Over all though, the statistics don't lie. 3/4 of the countries we've looked at show that increased gun ownership goes hand and hand with increased gun crime and homicide rates in developed countries. (It's much more fair to compare countries with similar economic situations.) Sure, guns and hand guns have their uses, but in the grand scheme of things; they seem to be more trouble than they're worth.
#13 to #12 - qwermy (08/24/2012) [-]
Addendum due to character count:
3. I shoot handguns for sport. Pistol shooting is actually an Olympic sport, if you don't know this. And nothing against bow and arrow, but I'm not that good at it, and prefer pistol shooting. There is nothing less practical about it.

As for whether handguns were originally designed to hurt people: yes, they were. For that reason, with the right ammo, they make excellent self-defense weapons, primarily because you can't take a rifle or shotgun everywhere. That makes them no less usable for sport though.

4. There are actually hundreds of documented cases of people stopping a mugging with a concealed handgun. The NRA actually compiles and publishes them (with newspaper articles as sources) monthly in their magazine, American Rifleman, along with other cases of self defense with a firearm. Many muggers don't even have a gun anyway; some pretend to, and others have knives/clubs or use fists.

Oh, and as for the obvious Colorado shooting reference: James Holmes didn't have an assault rifle. Assault rifles are capable of automatic fire, and are therefore basically illegal and damn near impossible to acquire in the US. And again, most gun-carrying people will just run or hide during a massacre (as Colorado is a concealed-carry-legal state, this most certainly happened). If you're out-gunned (concealed handguns are tiny, often weak, and always accurate only in short range) and in a scene of hysteria, then your handgun won't help you. But that doesn't mean you shouldn't have it in case you are ever mugged.
#19 to #18 - malifauxdeux (12/12/2012) [-]
****** , this **** was from three and a half months ago. Why are you commenting on it now?
#20 to #19 - Schwarzenegger (12/13/2012) [-]
I...I don't know. I thought it was recent...   
   
Mfw realizing
I...I don't know. I thought it was recent...

Mfw realizing
#22 to #20 - malifauxdeux (12/13/2012) [-]
You're not the only one either. People have been coming in and down voting this stuff long after it had run its course. Must have something to do with this content being posted in a channel.
User avatar #24 to #22 - Schwarzenegger (12/14/2012) [-]
Possibly.
User avatar #25 - zuflux ONLINE (12/15/2012) [-]
You aremicans should feel lucky. I mean, most of why people get killed so often from guns, are because of the major paranoia inducing newscasting. Sure, the gun laws are kinda liberal, and over here in Norway, the laws are very strict what regarding guns.

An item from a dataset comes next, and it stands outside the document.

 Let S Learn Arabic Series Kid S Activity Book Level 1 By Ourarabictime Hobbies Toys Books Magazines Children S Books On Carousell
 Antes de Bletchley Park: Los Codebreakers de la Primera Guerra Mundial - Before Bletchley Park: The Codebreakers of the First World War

But then again, we have very few deaths by guns, or news corporations only covering killings, and gun cases.
#26 to #25 - qwermy (12/17/2012) [-]
Oh, really. Tell me more about how your strict gun laws stopped this guy from killing a lot of people.
User avatar #27 to #26 - zuflux ONLINE (12/17/2012) [-]
I'm not saying it's not possible. Black market.

But it is however, proven, that the media in the US cover cases that has the highest 'shock' value, and hence the term 'sensationalism.' When this is th eonly thing people see in the news, they're frightened, and turn to guns.

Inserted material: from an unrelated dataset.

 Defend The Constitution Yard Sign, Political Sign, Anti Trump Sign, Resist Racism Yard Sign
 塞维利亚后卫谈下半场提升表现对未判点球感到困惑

Another thing is, tha we have a more peacfull mentality about crimes, and we also have support structures in place to help those who have strayed, or have need for help.

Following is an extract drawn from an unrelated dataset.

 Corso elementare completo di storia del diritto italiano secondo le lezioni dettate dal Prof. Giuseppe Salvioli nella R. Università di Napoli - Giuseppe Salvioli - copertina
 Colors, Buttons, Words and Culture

To a sad, lonely, suicidal person in the US, the best option is suicide, but to be remembered, you gotta do something horrible.

ABB wanted to be remembered as a horrible person. And all the attention he got, was just what he wanted.
User avatar #17 - festan (09/02/2012) [-]
I live in Canada, love guns, and everything about them, such as mechanisms and so on. However, I'm not sure how to get a gun licence, or what guns are legal to own, and i can imagine that they would be limited to hunting rifles, shotguns, etc. I am hoping to maybe get a few handguns and an assault rifle, but I'm not sure where to get them or if they are even legal. Anyone from Canada know the gun laws well?